Single by Schoolly D

from the album Schoolly D
- B-side: "Gucci Time"
- Released: 1985
- Recorded: 1985
- Genre: East Coast hip-hop; hardcore hip-hop; gangsta rap;
- Length: 6:02
- Label: Schoolly D
- Songwriter: J.B. Weaver Jr.
- Producer: J.B. Weaver Jr.

Schoolly D singles chronology
| "Gangster Boogie" (1984) | "P.S.K. What Does It Mean?" (1985) | "C.I.A." (1985) |

= P.S.K. What Does It Mean? =

"P.S.K. What Does It Mean?" (also written as "P.S.K. (What Does It Mean?)") is a song released in 1985 by Philadelphia rapper Schoolly D on his independent label Schoolly D Records. P.S.K. is the abbreviation for Park Side Killas, a street gang with which Schoolly D was affiliated.
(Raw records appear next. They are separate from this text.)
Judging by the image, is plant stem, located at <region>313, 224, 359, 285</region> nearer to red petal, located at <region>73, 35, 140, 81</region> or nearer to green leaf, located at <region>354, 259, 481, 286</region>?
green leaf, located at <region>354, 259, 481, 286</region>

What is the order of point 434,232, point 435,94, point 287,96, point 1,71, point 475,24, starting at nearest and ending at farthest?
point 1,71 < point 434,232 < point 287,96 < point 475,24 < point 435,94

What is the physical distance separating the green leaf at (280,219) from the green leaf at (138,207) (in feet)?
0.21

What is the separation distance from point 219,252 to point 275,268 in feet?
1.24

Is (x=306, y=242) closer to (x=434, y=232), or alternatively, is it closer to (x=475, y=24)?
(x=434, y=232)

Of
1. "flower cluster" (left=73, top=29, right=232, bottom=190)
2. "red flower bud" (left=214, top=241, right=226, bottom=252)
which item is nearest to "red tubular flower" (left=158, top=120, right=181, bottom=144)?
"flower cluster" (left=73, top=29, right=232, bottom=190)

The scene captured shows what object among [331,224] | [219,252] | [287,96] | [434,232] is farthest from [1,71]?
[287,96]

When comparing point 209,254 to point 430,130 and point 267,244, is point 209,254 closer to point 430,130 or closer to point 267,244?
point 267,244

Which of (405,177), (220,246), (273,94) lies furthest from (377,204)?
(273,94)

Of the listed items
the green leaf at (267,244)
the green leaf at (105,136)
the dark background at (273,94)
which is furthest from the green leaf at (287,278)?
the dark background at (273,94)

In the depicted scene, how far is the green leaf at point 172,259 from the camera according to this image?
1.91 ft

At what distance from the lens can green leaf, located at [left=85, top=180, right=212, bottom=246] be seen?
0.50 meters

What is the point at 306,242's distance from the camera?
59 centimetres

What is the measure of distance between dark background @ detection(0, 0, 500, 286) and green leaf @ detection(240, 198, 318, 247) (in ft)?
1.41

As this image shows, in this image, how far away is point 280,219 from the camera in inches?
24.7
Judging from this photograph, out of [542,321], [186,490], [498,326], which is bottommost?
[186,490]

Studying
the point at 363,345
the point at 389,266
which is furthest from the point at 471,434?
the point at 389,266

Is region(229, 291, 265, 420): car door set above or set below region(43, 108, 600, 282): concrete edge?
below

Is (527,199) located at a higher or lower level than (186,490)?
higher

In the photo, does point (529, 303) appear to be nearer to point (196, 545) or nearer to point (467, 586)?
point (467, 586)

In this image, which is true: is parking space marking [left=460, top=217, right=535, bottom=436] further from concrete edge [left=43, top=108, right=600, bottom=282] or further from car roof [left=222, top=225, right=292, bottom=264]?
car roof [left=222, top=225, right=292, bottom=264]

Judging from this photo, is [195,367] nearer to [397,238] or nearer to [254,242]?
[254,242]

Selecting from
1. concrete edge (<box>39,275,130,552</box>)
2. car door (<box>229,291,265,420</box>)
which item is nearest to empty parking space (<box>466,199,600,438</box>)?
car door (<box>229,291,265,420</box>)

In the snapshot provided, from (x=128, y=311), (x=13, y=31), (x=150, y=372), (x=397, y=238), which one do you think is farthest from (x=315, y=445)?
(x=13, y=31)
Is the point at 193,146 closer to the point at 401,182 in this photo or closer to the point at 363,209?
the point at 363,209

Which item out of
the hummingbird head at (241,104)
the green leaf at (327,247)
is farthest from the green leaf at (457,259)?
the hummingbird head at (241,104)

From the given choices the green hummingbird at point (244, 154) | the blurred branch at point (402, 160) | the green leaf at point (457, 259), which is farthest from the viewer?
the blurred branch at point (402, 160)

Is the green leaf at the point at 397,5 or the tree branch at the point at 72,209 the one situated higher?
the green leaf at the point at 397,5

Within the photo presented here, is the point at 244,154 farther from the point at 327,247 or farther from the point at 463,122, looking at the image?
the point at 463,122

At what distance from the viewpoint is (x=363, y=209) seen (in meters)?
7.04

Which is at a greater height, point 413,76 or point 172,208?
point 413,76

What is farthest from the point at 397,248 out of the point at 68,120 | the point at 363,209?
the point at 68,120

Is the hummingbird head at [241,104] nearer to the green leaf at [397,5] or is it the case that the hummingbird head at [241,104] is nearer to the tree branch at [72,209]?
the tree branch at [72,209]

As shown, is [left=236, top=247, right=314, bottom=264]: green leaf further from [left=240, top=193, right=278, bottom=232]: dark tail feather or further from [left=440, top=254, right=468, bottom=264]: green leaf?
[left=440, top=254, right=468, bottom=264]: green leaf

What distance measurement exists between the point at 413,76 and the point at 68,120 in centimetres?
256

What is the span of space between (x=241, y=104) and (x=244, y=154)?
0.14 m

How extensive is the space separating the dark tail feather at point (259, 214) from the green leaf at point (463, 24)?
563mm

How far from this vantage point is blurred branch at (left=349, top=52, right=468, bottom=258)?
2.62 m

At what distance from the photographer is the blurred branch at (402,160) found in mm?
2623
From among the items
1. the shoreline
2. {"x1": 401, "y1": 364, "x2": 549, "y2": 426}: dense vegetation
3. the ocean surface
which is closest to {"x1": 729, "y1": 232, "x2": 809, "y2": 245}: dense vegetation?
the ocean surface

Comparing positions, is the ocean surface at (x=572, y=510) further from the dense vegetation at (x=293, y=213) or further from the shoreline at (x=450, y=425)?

The highly influential song is considered the first gangsta rap and hardcore rap song and features descriptions of graphic sex, gun violence, drug references, along with one of the first uses of the word "nigga" in a rap song (earlier uses include "Scoopy Rap" and "Family Rap" in 1979 and "New York New York" in 1983).

It would be critical to the rise of West Coast gangsta rap when the street hustler, gang member and upcoming rapper by the name of Ice-T released his hardcore anthem "6 in the Mornin'" that he has said in interviews was written after he heard Schoolly D's "P.S.K." Eazy-E's first song "Boyz-N-The-Hood" is also heavily influenced by "P.S.K." Another fan of the song is musician Moby and Danny Diablo, who covered it with the Lordz of Brooklyn.

The influential beat was performed by a Roland TR-909 drum machine. It would later be the basis of Siouxsie and the Banshees' song "Kiss Them for Me" and Strike's "I Have Peace" while "Pearl" by Chapterhouse and a remix of "Ain't Nobody Stupid", written by Ne-Yo, amongst many other acts. Schoolly D has said that the distinctive large amount of reverb on the drums on the track was influenced by him and his crew's heavy use of marijuana while recording, and that they kept calling out for "more reverb" during the session. American rapper The Notorious B.I.G. included it on "B.I.G. Interlude", as does DJ Khaled for the song "It Ain't Over 'Til It's Over" featuring Mary J. Blige, Fabolous and Jadakiss from Khaled's 2011 studio album We the Best Forever. Eminem also samples it on his song "So Far..." from The Marshall Mathers LP 2. This song has been sampled by The Prodigy on three occasions. It was first used on the song "Rock 'N' Roll", which later became "You'll Be Under My Wheels". They used it a second time in the song "Diesel Power". They used it a third time on the song Medicine. Also the beat was sampled on Case's "Touch Me Tease Me."